The Non-Alignment Movement plays a fairly important role as an international organization on the world stage, the Russian leader said.
“This [the Non-Alignment Movement] systematically protects the principles of unconditional equality of all States, respect for their sovereignty and legitimate interests and promotes constructive multilateral dialogue in strict compliance with the letter and spirit of the United Nations Charter ”, Mr. Putin stressed.
The non-alignment movement‘This positive potential is especially needed now that “the situation in the world is becoming increasingly turbulent and humanity is facing an increasing number of threats and challenges,” the post read.
“It is important to note that this reputable and representative structure is actively engaged in the resolution of crises and makes a considerable contribution to collective efforts aimed at building a more democratic and stable world order, and at strengthening trust and mutual understanding between members of the international community, “said the Russian leader. noted.

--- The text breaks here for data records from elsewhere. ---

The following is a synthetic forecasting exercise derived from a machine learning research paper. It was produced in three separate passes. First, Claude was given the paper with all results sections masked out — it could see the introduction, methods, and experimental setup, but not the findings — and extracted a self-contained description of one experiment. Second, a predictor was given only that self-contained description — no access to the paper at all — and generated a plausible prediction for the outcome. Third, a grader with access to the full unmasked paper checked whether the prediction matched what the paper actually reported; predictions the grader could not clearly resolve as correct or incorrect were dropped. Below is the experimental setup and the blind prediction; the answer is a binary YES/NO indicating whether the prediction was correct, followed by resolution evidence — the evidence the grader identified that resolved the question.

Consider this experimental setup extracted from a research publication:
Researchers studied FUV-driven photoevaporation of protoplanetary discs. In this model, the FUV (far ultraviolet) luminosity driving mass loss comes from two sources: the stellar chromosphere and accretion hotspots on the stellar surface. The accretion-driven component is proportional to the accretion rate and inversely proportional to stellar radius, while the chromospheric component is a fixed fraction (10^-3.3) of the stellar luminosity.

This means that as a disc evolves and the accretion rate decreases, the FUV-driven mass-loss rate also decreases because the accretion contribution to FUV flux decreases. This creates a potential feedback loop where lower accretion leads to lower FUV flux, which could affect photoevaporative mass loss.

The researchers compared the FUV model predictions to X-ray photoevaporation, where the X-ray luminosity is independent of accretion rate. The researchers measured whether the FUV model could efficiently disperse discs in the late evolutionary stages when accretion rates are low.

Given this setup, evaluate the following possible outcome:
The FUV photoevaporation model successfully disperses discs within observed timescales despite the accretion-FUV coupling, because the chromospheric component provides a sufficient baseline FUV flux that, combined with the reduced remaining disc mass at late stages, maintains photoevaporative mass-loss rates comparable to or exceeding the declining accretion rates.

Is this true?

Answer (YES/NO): NO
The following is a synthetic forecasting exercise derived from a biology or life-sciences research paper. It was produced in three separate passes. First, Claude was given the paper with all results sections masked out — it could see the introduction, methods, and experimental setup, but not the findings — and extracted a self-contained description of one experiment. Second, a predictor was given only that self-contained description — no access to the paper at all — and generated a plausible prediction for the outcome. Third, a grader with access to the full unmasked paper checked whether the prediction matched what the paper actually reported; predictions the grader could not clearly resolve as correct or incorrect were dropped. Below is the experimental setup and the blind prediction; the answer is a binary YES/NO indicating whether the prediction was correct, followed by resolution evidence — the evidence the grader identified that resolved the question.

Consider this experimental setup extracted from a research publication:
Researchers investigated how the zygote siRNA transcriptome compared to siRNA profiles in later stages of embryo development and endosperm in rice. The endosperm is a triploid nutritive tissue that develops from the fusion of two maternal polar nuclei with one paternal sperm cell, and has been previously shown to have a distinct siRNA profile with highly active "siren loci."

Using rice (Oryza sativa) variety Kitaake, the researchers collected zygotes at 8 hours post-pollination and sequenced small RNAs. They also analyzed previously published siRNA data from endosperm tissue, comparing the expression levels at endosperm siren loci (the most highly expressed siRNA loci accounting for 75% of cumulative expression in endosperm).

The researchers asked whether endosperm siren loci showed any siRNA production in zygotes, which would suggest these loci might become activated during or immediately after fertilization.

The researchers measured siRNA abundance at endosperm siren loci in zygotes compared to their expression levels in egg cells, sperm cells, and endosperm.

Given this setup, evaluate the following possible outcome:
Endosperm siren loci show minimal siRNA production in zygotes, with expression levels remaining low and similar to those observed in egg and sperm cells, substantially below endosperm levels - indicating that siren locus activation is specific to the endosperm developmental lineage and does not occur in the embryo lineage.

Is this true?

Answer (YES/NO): YES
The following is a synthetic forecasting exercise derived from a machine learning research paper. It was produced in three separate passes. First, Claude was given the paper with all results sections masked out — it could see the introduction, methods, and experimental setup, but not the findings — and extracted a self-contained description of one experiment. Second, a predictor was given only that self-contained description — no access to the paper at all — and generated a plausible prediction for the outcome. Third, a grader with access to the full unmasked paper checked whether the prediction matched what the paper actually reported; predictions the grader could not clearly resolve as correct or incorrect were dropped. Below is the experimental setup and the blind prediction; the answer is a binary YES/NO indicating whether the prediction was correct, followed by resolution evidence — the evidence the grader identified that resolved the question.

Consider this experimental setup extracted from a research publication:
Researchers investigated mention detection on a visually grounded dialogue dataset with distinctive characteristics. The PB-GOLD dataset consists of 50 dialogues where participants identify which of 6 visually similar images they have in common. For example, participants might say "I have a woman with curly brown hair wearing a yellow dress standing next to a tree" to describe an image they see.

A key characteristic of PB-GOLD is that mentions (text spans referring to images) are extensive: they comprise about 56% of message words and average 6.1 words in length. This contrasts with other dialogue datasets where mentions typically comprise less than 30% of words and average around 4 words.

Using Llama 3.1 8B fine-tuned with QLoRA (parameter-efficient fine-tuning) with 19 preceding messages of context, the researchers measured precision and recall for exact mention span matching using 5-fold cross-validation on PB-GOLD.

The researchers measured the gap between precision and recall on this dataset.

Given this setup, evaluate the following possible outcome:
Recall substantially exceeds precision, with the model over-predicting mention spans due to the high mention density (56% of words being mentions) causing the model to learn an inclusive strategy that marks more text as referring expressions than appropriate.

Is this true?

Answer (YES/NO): NO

“Our country recently obtained observer status within the Non-Alignment Movement. This certainly opens up new opportunities for interaction to resolve key regional and global issues and ensure security and sustainable development in the world, ”Putin said.
Although many members of the Non-Aligned Movement are actually quite close to China or the Soviet Union, the movement persisted throughout the Cold War, despite several conflicts between members that also threatened the movement.
In the years following the end of the Cold War in 1991, he focused on developing multilateral ties and connections as well as unity among the developing countries of the world, especially those in the Global South. .
The Non-Alignment Movement is an international organization of member states that oppose participation in military-political blocs and promote the peaceful coexistence of peoples. Her 60th birthday brought together mothers of 100 countries, with 43 delegations led by foreign ministers. After the United Nations, it is the largest group of states in the world.
Ghana’s first president, Osagyefo Dr Kwame Nkrumah, was one of the Movement’s five historic founding fathers. Indian Jawaharlal Nehru, Indonesian Ahmed Sukarno, Egyptian Gamel Abdel Nasser and ex-Yugoslavia Josip Broz Tito started the Movement in Belgrade in 1961.